▶ [Text under study]

....

As a mater of fact I took several further steps to get the config running, e.g. I had to set the jvmRoute="node1|node2" and set the useJK attribute to "true". I also anabled java:/jaas/other security domain and made the c1 and c2 use this domain. Later on I copied the whole all config to all2 (changing the jvmRoute to node2 where appropriate), renamed all to all1 and launched them both.

run.bat -c all1 -b node1
run.bat -c all2 -b node2

, where node1 and node2 are resolved to 10.0.0.1 and 10.0.0.2 respectively.

As a result I observed replication of the JSESSION entries, SSO works across the applications on the same node but do not get replicated across the members of the cluster.

Btw, there is this nasty little bug in jgroups/jbosscache in 4.0.1sp1 that causes the following exception on each replicaction event (on the stdout of the node the sessions get replicated to). AFAIK it has been reported in JIRA and can be worked around by substituting jgroups.jar and jboss-cache.jar with more recent versions.

12:13:11,979 ERROR [RpcDispatcher] failed invoking method
java.lang.UnsupportedOperationException: commit() should not be called on TreeCache directly
 at org.jboss.cache.TreeCache.commit(TreeCache.java:2783)
 at sun.reflect.NativeMethodAccessorImpl.invoke0(Native Method)
 at sun.reflect.NativeMethodAccessorImpl.invoke(NativeMethodAccessorImpl.java:39)
 at sun.reflect.DelegatingMethodAccessorImpl.invoke(DelegatingMethodAccessorImpl.java:25)
 at java.lang.reflect.Method.invoke(Method.java:585)

....

▶ [Description of the task]
Can you copy the whole text on replicating sessions across cluster nodes, word for word?

▶ [Supplied data]
....

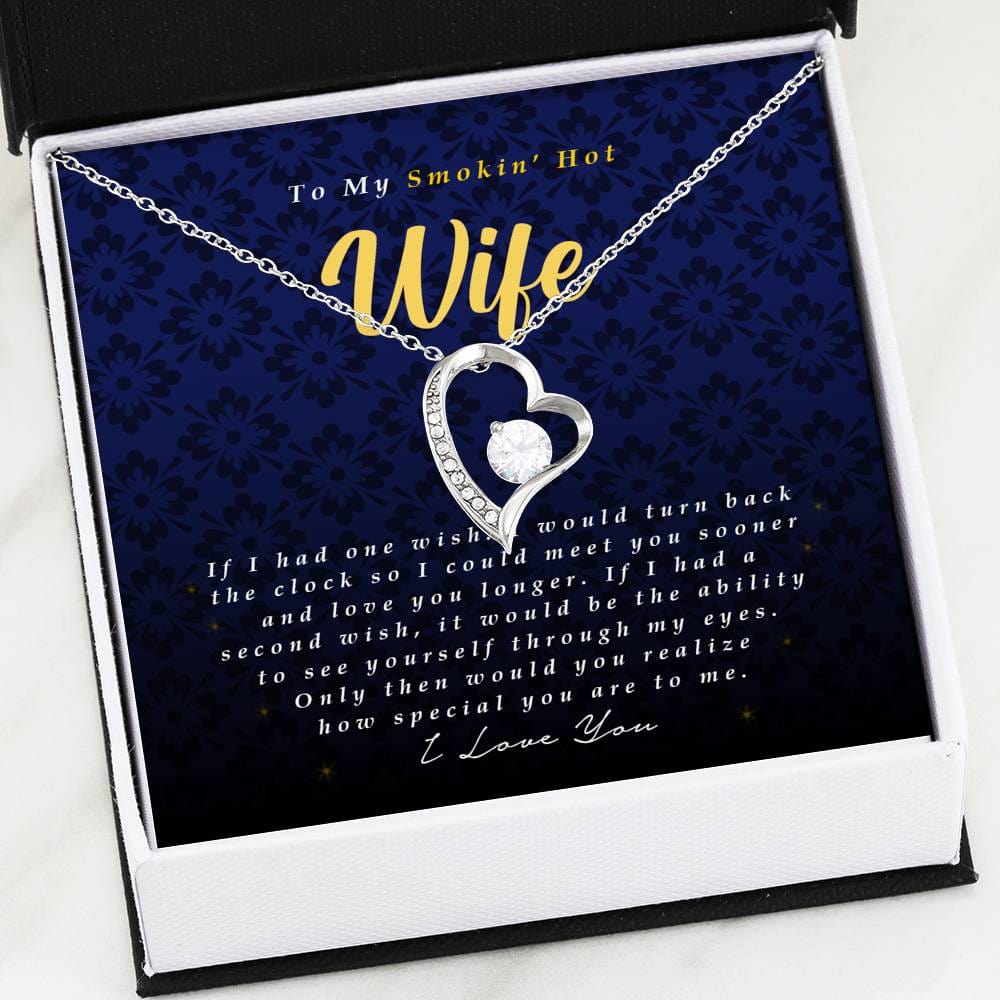 Forever Heart Necklace, To My Smokin' Hot Wife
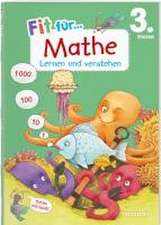 Fit für Mathe 3. Klasse. Lernen und verstehen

....

▶ [Response]
As a mater of fact I took several further steps to get the config running, e.g. I had to set the jvmRoute="node1|node2" and set the useJK attribute to "true". I also anabled java:/jaas/other security domain and made the c1 and c2 use this domain. Later on I copied the whole all config to all2 (changing the jvmRoute to node2 where appropriate), renamed all to all1 and launched them both.

run.bat -c all1 -b node1
run.bat -c all2 -b node2

, where node1 and node2 are resolved to 10.0.0.1 and 10.0.0.2 respectively.

As a result I observed replication of the JSESSION entries, SSO works across the applications on the same node but do not get replicated across the members of the cluster.

Btw, there is this nasty little bug in jgroups/jbosscache in 4.0.1sp1 that causes the following exception on each replicaction event (on the stdout of the node the sessions get replicated to). AFAIK it has been reported in JIRA and can be worked around by substituting jgroups.jar and jboss-cache.jar with more recent versions.

12:13:11,979 ERROR [RpcDispatcher] failed invoking method
java.lang.UnsupportedOperationException: commit() should not be called on TreeCache directly
 at org.jboss.cache.TreeCache.commit(TreeCache.java:2783)
 at sun.reflect.NativeMethodAccessorImpl.invoke0(Native Method)
 at sun.reflect.NativeMethodAccessorImpl.invoke(NativeMethodAccessorImpl.java:39)
 at sun.reflect.DelegatingMethodAccessorImpl.invoke(DelegatingMethodAccessorImpl.java:25)
 at java.lang.reflect.Method.invoke(Method.java:585)